**Exercise task:**
Copy every one of the following entries word for word, leaving out the pictures.

**Entries provided:**
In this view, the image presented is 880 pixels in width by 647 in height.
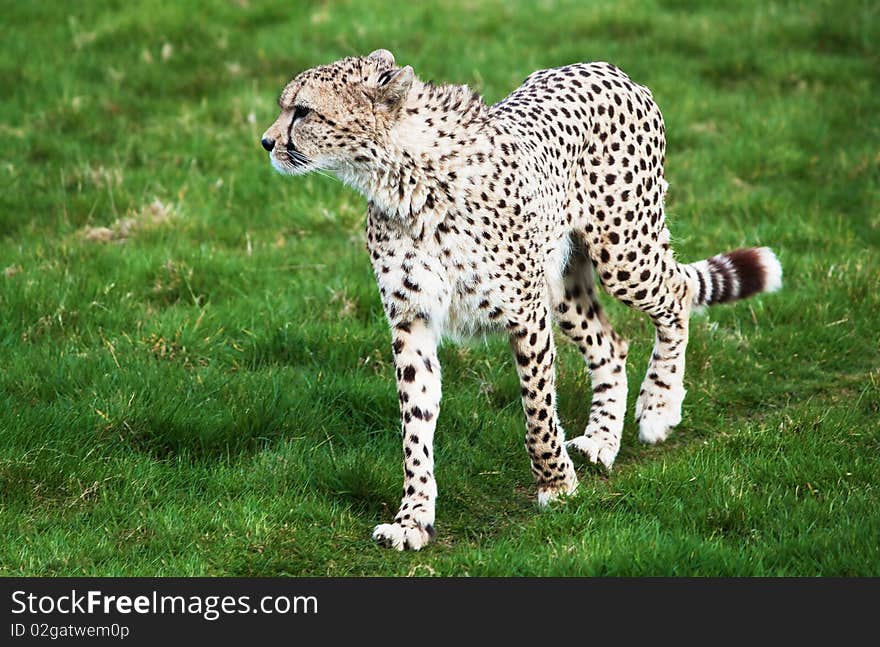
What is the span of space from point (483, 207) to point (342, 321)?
4.82ft

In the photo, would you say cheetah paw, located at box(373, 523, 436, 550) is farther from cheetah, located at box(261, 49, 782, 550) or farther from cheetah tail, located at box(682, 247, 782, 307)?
cheetah tail, located at box(682, 247, 782, 307)

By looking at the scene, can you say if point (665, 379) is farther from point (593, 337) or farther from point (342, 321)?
point (342, 321)

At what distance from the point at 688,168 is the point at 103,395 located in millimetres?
3654

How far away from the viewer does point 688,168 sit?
7.14 metres

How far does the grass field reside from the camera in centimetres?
400

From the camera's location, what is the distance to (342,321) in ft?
17.8

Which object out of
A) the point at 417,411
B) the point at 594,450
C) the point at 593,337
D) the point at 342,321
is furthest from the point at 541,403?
the point at 342,321

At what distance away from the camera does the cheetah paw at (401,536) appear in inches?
161

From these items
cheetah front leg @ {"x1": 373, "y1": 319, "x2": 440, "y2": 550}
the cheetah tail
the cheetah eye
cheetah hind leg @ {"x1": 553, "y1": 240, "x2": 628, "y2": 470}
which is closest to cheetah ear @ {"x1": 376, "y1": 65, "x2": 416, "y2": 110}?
the cheetah eye

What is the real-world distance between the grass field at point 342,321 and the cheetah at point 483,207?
209 millimetres

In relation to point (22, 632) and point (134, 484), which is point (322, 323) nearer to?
point (134, 484)

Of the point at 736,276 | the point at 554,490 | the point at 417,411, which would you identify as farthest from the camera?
the point at 736,276

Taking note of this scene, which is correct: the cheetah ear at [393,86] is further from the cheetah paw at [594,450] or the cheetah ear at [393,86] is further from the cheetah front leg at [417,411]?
the cheetah paw at [594,450]

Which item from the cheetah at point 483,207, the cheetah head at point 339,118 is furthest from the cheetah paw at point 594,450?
the cheetah head at point 339,118
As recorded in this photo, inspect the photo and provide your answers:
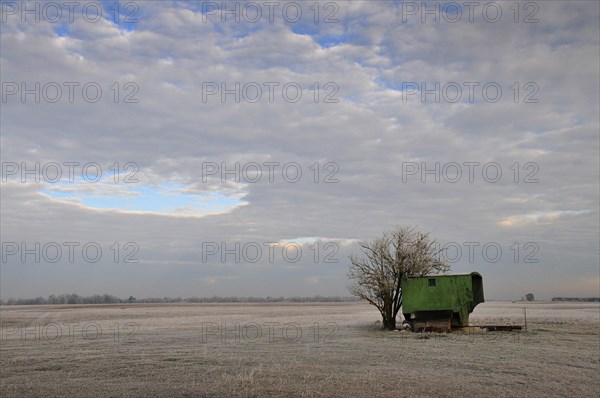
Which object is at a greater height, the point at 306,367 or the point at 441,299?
the point at 441,299

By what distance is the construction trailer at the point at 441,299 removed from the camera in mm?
29578

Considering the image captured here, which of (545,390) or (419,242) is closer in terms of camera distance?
(545,390)

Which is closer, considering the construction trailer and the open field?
the open field

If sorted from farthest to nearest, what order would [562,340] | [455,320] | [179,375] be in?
[455,320]
[562,340]
[179,375]

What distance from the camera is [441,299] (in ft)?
97.5

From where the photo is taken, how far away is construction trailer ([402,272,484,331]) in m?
29.6

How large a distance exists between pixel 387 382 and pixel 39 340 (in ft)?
67.2

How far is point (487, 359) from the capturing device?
18.3 meters

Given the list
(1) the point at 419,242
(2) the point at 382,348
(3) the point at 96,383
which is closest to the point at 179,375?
(3) the point at 96,383

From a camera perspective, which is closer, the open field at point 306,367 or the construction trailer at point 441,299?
the open field at point 306,367

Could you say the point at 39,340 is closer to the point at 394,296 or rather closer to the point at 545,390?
the point at 394,296

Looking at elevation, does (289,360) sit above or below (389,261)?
below

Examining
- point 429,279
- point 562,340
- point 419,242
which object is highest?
point 419,242

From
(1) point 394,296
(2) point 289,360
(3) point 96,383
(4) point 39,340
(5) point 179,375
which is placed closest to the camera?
(3) point 96,383
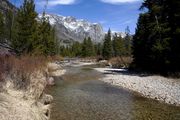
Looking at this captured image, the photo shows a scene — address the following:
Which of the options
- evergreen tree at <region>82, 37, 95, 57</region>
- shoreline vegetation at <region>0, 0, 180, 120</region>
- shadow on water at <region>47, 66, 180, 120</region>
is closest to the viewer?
shoreline vegetation at <region>0, 0, 180, 120</region>

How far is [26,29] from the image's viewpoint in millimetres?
45688

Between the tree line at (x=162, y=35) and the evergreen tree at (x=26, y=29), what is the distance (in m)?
17.1

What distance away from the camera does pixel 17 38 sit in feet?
148

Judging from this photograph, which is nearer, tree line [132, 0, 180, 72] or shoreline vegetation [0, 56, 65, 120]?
shoreline vegetation [0, 56, 65, 120]

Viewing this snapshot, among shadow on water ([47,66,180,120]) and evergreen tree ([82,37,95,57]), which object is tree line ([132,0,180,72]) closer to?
shadow on water ([47,66,180,120])

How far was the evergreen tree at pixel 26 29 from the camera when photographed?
45062 mm

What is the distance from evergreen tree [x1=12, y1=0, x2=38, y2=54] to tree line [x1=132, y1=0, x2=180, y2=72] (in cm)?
1708

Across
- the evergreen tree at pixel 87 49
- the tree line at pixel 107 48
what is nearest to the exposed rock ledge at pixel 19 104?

**Task result:**
In this view, the image presented is 880 pixels in width by 647 in height.
What is the span of space from point (483, 207) to point (342, 321)?
4.82ft

In the photo, would you say cheetah paw, located at box(373, 523, 436, 550) is farther from cheetah, located at box(261, 49, 782, 550) or farther from cheetah tail, located at box(682, 247, 782, 307)?
cheetah tail, located at box(682, 247, 782, 307)

By looking at the scene, can you say if point (665, 379) is farther from point (593, 337) or farther from point (342, 321)?
point (342, 321)

At what distance from the point at 688,168 is the point at 103,395 located in millimetres?
3654

How far away from the viewer does point 688,168 sit?
7.14 metres

How far does the grass field reside from the camera in centimetres?
400

From the camera's location, what is the distance to (342,321) in ft?
17.8

Which object out of
A) the point at 417,411
B) the point at 594,450
C) the point at 593,337
D) the point at 342,321
is furthest from the point at 541,403?
the point at 342,321

At what distance away from the camera does the cheetah paw at (401,536) appear in inches?
161

From these items
cheetah front leg @ {"x1": 373, "y1": 319, "x2": 440, "y2": 550}
the cheetah tail
the cheetah eye
cheetah hind leg @ {"x1": 553, "y1": 240, "x2": 628, "y2": 470}
which is closest to cheetah ear @ {"x1": 376, "y1": 65, "x2": 416, "y2": 110}?
the cheetah eye

What is the real-world distance between the grass field at point 342,321 and the cheetah at point 483,207?
209 millimetres

In relation to point (22, 632) and point (134, 484), which is point (322, 323) nearer to?
point (134, 484)

Of the point at 736,276 | the point at 554,490 | the point at 417,411, which would you identify as farthest from the camera?
the point at 736,276

Taking note of this scene, which is correct: the cheetah ear at [393,86] is further from the cheetah paw at [594,450] or the cheetah ear at [393,86] is further from the cheetah front leg at [417,411]?
the cheetah paw at [594,450]

Which item from the cheetah at point 483,207, the cheetah head at point 339,118 is furthest from the cheetah paw at point 594,450?
the cheetah head at point 339,118
As recorded in this photo, inspect the photo and provide your answers:
Which object is at a greater height, the point at 306,367 or the point at 441,299?
the point at 441,299

By what distance is the construction trailer at the point at 441,299 removed from the camera in mm?
29578

Considering the image captured here, which of (545,390) or (419,242) is closer in terms of camera distance?
(545,390)

Which is closer, considering the construction trailer and the open field?
the open field

If sorted from farthest to nearest, what order would [562,340] | [455,320] | [179,375] be in?
[455,320]
[562,340]
[179,375]

What distance from the camera is [441,299] (in ft)?
97.5

From where the photo is taken, how far away is construction trailer ([402,272,484,331]) in m?
29.6

How large a distance exists between pixel 387 382 and pixel 39 340 (in ft)?
67.2

How far is point (487, 359) from the capturing device?
18.3 meters

Given the list
(1) the point at 419,242
(2) the point at 382,348
(3) the point at 96,383
which is closest to the point at 179,375?
(3) the point at 96,383

From a camera perspective, which is closer, the open field at point 306,367 or the construction trailer at point 441,299?
the open field at point 306,367

Could you say the point at 39,340 is closer to the point at 394,296 or rather closer to the point at 545,390?
the point at 394,296

Looking at elevation, does (289,360) sit above or below (389,261)?
below

Examining
- point 429,279
- point 562,340
- point 419,242
which object is highest?
point 419,242

From
(1) point 394,296
(2) point 289,360
(3) point 96,383
(4) point 39,340
(5) point 179,375
which is placed closest to the camera?
(3) point 96,383
Looking at this captured image, the photo shows a scene — address the following:
Which of the options
- evergreen tree at <region>82, 37, 95, 57</region>
- shoreline vegetation at <region>0, 0, 180, 120</region>
- shadow on water at <region>47, 66, 180, 120</region>
is closest to the viewer?
shoreline vegetation at <region>0, 0, 180, 120</region>

How far is [26,29] from the image's viewpoint in millimetres?
45688

Between the tree line at (x=162, y=35) and the evergreen tree at (x=26, y=29), what is the distance (in m)?
17.1

What distance away from the camera does pixel 17 38 sit in feet?
148

Judging from this photograph, which is nearer, tree line [132, 0, 180, 72] or shoreline vegetation [0, 56, 65, 120]?
shoreline vegetation [0, 56, 65, 120]

Viewing this snapshot, among shadow on water ([47,66,180,120]) and evergreen tree ([82,37,95,57]), which object is tree line ([132,0,180,72]) closer to?
shadow on water ([47,66,180,120])

How far was the evergreen tree at pixel 26 29 from the camera when photographed?
45062 mm

What is the distance from evergreen tree [x1=12, y1=0, x2=38, y2=54] to tree line [x1=132, y1=0, x2=180, y2=72] (in cm)?
1708

Across
- the evergreen tree at pixel 87 49
- the tree line at pixel 107 48
what is nearest to the exposed rock ledge at pixel 19 104?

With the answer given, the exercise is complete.